The nurse leaned toward the light. The skin of her face was like alabaster in the glow. Her eyes became smaller and smaller until they almost closed. She held the card gently, as though it might crumple into dust if she pressed too tightly. Miriam held her breath. I felt her hand move against my leg until she found mine. She wrapped her fingers around my palm, and the anger and frustration I felt turned quickly into sorrow and pity.

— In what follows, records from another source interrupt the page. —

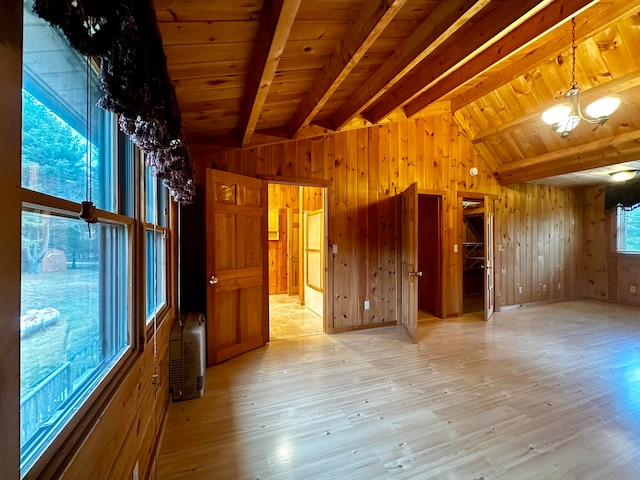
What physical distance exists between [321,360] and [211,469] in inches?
60.5

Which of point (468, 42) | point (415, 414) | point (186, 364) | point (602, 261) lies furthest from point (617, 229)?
point (186, 364)

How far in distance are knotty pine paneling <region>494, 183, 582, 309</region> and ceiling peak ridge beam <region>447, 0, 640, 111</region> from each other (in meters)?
2.08

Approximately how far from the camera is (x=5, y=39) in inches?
20.0

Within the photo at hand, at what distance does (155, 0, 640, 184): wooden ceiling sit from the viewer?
5.32ft

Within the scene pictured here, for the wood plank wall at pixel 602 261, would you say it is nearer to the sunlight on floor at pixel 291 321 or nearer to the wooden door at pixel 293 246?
the sunlight on floor at pixel 291 321

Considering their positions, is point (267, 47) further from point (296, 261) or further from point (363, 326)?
point (296, 261)

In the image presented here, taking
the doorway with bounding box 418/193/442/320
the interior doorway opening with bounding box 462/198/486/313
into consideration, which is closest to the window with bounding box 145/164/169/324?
the doorway with bounding box 418/193/442/320

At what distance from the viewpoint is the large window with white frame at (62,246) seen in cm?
69

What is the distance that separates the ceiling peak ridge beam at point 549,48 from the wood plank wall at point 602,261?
402 cm

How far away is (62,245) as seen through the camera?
33.0 inches

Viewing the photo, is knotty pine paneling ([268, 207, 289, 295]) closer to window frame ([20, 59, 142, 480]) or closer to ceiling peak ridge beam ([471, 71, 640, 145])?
ceiling peak ridge beam ([471, 71, 640, 145])

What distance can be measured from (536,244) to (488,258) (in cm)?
182

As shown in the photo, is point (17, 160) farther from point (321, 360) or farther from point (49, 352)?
point (321, 360)

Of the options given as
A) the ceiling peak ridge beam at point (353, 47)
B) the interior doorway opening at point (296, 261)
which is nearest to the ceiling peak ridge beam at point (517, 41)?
the ceiling peak ridge beam at point (353, 47)
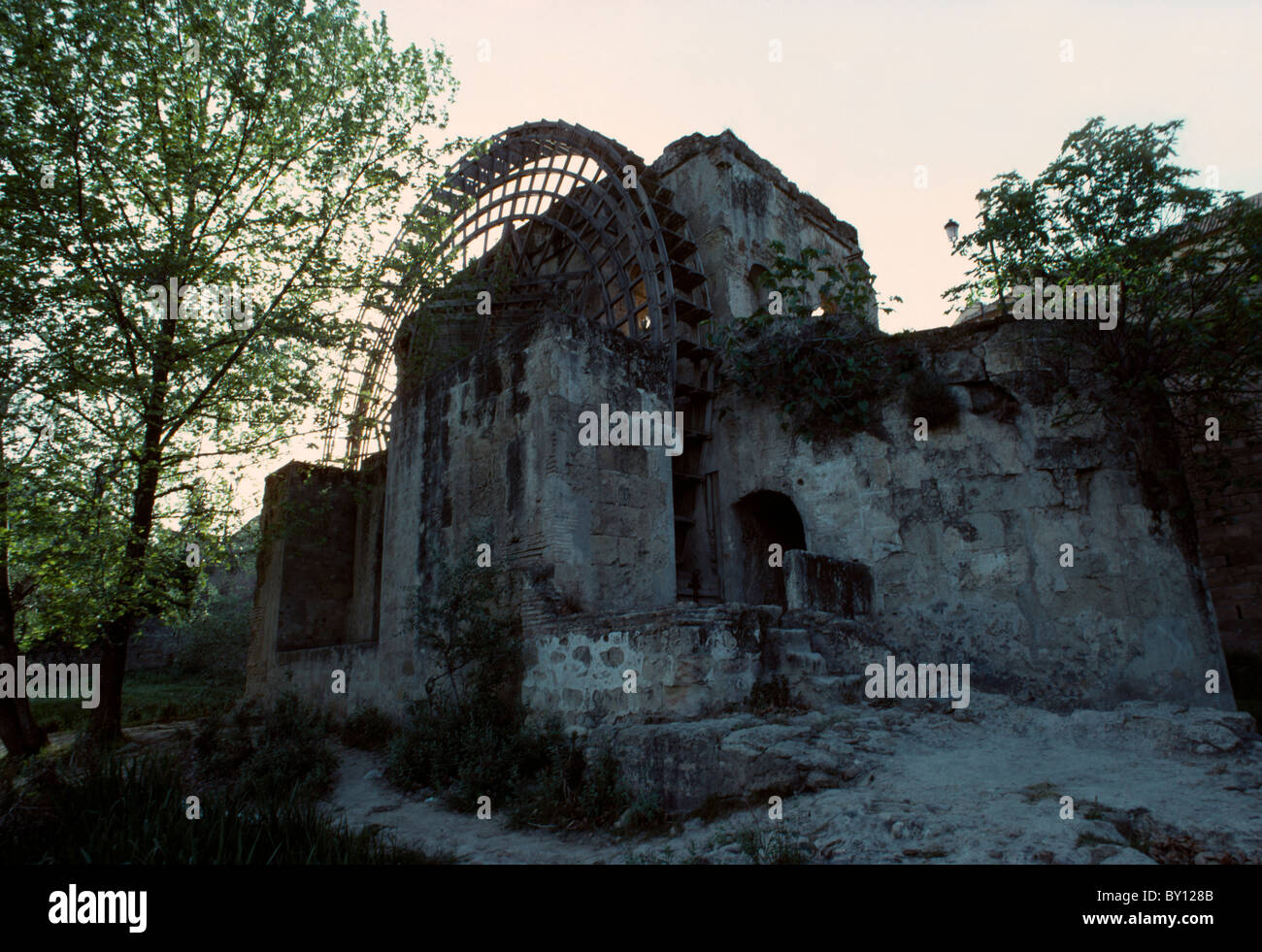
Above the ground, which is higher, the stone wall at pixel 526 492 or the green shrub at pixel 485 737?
the stone wall at pixel 526 492

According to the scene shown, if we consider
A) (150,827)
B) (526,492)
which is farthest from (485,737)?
(150,827)

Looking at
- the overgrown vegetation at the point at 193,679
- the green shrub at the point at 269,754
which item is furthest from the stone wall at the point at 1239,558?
the overgrown vegetation at the point at 193,679

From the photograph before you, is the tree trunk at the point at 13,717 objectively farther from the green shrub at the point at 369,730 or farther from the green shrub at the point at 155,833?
the green shrub at the point at 155,833

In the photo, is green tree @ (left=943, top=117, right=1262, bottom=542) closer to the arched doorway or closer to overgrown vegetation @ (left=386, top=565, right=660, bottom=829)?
the arched doorway

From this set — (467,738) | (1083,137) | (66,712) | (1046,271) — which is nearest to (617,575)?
(467,738)

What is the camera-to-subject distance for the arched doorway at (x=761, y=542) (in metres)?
11.6

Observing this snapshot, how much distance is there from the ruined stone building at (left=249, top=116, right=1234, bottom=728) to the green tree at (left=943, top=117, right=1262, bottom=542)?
1.52 feet

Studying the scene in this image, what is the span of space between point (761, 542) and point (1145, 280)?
6205 mm

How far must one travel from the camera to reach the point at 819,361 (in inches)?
398

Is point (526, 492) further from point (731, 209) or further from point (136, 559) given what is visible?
point (731, 209)

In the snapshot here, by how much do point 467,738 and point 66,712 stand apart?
430 inches

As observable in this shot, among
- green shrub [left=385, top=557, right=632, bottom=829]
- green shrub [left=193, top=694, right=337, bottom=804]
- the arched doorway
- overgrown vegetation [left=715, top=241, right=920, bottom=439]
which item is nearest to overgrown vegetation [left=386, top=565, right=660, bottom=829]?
green shrub [left=385, top=557, right=632, bottom=829]

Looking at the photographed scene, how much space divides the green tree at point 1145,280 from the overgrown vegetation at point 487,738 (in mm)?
6775
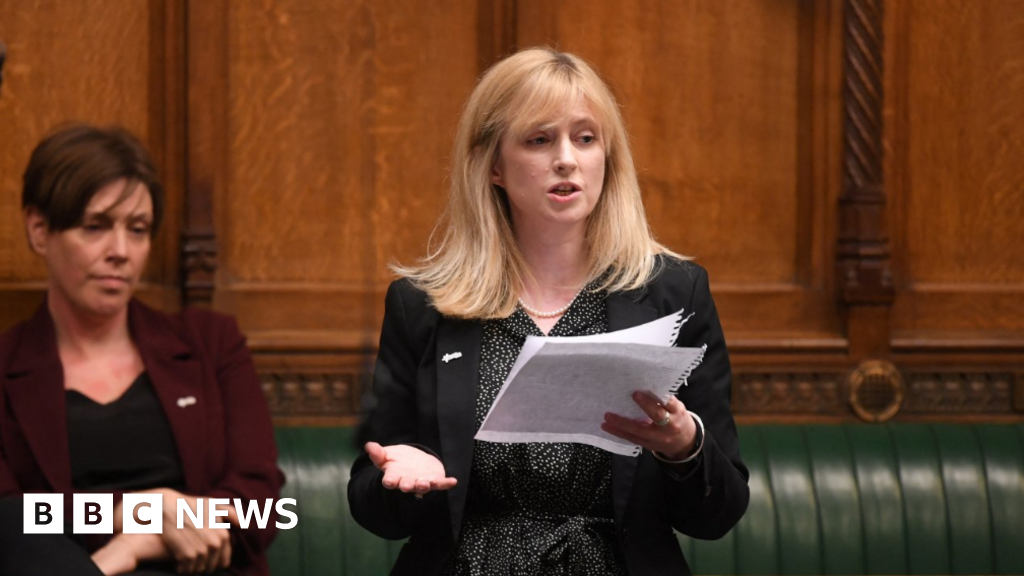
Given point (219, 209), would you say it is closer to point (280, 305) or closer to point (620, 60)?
point (280, 305)

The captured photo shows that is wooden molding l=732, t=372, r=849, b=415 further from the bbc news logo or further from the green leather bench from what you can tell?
the bbc news logo

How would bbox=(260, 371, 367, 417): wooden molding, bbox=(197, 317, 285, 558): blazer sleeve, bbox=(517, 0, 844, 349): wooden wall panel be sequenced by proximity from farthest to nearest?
bbox=(517, 0, 844, 349): wooden wall panel
bbox=(260, 371, 367, 417): wooden molding
bbox=(197, 317, 285, 558): blazer sleeve

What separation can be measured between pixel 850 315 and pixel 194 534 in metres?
2.08

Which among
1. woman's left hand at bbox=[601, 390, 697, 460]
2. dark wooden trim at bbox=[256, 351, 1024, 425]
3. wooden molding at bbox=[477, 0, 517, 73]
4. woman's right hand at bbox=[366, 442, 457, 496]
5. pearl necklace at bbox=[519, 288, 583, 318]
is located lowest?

“Lillian is a fine young lady who cooperates and gets along well with others. She is very polite and eager to share. It was a delight to have her this year. Mrs. Schoonmaker, 1E.”
“Look at this Halloween drawing she made,” Miriam said quickly. She sifted through the papers. “Pumpkins with three eyes. My father-in-law used to grow pumpkins. He’d put them on a stand by the road, and people would come from all the surrounding villages to buy them, right, Michael?”
“That’s right. He did it more as a community service than anything else.”
“He did it for a while even after he gave up the cows. Then he just did it for Lillian. We have to remember to get her a real pumpkin this year, Michael. She enjoyed that so.”
“Of course, dear.”
“What’s this?” the nurse asked. She held up an award ribbon.
“That’s when Lillian won a first prize in the third grade for a fire prevention week poster. The local fire department gave them out. The poster’s in there somewhere.”
“Oh, yes,” the nurse said. “She does show a talent for art.”
There was such a note of sincerity in the nurse’s voice when she said that. For a few moments, I softened toward her and thought maybe this is a nice thing she’s doing for Miriam. Maybe this gentle, interested approach is the right approach. I know it made me feel as though we were in school again, sitting around with other parents and teachers at one of those Parent-Teacher Association meetings discussing our children and the school. I was thrown back deep into my memory. I remembered the feelings of pride and happiness. I remembered how Miriam’s face lit up when the teachers spoke of Lillian’s talents and Lillian’s compassion for others. She did have Miriam’s softness; they shared that special warmth that made them naturally and spontaneously beautiful. Whenever I saw them together, in the fields, on the porch, in the house, I thought of a doe and her fawn: innocent eyes, graceful moves, reaffirmations that the world could be filled with light and warmth.